Hong Kong’s benchmark Hang Seng Index is up more than 30 per cent this year, despite a plunge in April that wiped out most of its earlier gains. Chinese tech stocks have been even more volatile: Alibaba’s shares jumped 15 per cent last week alone, while shares of battery giant Contemporary Amperex Technology Co Limited (CATL) soared as much as 10 per cent on Monday (Sep 15) after being upgraded by JPMorgan Chase.
Continued volatility “has urged more issuers to accelerate their capital-expenditure plans to ensure they take some money off the table while the market remains very supportive”, said Brian Chau, co-head of Asia equity-linked deals at UBS Group.
Investor appetite for these deals was clear when Alibaba and China Pacific came to the market. Both deals were subscribed multiple times despite having excluded sales to certain US onshore investors under their so-called Regulation S format, according to sources familiar with the matter.
The arrangement, which exempts some US regulatory filing obligations and so makes execution faster, was also used by CATL for its US$5.2 billion listing this year.

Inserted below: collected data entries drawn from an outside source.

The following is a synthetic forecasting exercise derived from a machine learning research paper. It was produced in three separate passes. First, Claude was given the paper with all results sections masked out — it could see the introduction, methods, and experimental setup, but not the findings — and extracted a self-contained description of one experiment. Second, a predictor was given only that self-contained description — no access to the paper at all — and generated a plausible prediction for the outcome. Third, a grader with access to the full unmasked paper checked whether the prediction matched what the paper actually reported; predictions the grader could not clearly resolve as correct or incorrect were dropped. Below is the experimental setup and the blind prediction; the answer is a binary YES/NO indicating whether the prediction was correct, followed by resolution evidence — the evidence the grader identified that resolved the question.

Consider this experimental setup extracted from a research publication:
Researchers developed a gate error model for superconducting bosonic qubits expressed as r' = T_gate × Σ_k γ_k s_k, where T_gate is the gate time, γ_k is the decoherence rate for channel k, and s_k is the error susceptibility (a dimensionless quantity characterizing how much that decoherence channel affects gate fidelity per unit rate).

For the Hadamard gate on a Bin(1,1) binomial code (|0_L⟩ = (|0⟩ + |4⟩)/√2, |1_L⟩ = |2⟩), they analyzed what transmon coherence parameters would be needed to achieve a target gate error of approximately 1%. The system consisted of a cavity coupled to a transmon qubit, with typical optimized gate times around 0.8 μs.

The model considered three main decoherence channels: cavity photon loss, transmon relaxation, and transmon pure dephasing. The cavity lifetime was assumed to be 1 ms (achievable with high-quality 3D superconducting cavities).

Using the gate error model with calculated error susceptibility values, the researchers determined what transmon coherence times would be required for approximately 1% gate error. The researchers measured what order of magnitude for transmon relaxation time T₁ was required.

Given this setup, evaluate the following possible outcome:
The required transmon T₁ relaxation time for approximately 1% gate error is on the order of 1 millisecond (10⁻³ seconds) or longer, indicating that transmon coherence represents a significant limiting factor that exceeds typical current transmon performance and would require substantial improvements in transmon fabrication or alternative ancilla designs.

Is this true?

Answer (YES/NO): NO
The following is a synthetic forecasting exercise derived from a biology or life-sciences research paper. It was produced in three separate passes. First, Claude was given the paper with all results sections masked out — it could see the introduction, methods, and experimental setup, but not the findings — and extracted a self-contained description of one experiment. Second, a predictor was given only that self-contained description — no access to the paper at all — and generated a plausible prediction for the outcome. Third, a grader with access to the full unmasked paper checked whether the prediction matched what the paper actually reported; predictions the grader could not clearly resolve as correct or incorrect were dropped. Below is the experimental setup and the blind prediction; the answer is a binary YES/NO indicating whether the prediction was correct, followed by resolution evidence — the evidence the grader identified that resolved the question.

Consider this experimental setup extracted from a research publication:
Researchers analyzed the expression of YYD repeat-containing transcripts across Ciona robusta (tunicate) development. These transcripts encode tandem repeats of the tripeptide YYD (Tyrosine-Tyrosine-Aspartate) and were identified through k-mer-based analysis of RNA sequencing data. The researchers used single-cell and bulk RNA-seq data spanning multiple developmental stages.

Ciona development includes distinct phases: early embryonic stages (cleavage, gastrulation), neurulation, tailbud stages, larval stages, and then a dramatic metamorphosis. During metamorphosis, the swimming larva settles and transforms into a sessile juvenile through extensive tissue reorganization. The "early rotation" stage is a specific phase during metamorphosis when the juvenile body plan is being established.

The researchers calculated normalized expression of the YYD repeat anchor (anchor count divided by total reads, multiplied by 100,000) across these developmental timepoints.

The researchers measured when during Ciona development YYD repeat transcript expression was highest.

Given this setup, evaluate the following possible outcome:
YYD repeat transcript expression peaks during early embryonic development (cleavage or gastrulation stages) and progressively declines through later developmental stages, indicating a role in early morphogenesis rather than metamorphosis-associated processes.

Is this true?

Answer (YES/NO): NO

More companies are looking to tap the equity-linked market for the first time as their peers have raised funds that way, said Rob Chan, Citigroup’s head of Asia equity capital markets syndicate. That is encouraging more executives to grasp the technicalities of a convertible-bond deal, which typically involves a hedging mechanism, Chan added.
Still, there are some hurdles for equity-linked supply. The US Federal Reserve is widely expected to cut interest rates on Wednesday, and recent data has fuelled bets on several more cuts to follow. Lower interest rates make conventional debt cheaper for companies, eroding the appeal of convertible bonds.
“If long-term rates come down quicker than expected, then some potential issuers may consider straight bonds more seriously,” said Akshay Sawhney, co-head of Asia-Pacific equity capital markets at Bank of America.
First timers
But bankers are not just relying on convertible bonds. While big first-time share sales in Hong Kong so far this year have mostly come from companies whose stock already trades in mainland China, the pipeline is building for Chinese companies looking to go public for the first time.
Leading the pack is the gold business of Zijin Mining Group, which this week began gauging investor interest for a Hong Kong IPO that could fetch more than US$3 billion, while automaker Chery Automobile’s IPO may raise about US$1.5 billion.
These deals will be buttressed by more listings from companies already trading in China, providing they get approval from the onshore regulator. Hong Kong listing proceeds could more than double to a four-year high of US$26 billion, according to Bloomberg Intelligence, which raised its estimates this month.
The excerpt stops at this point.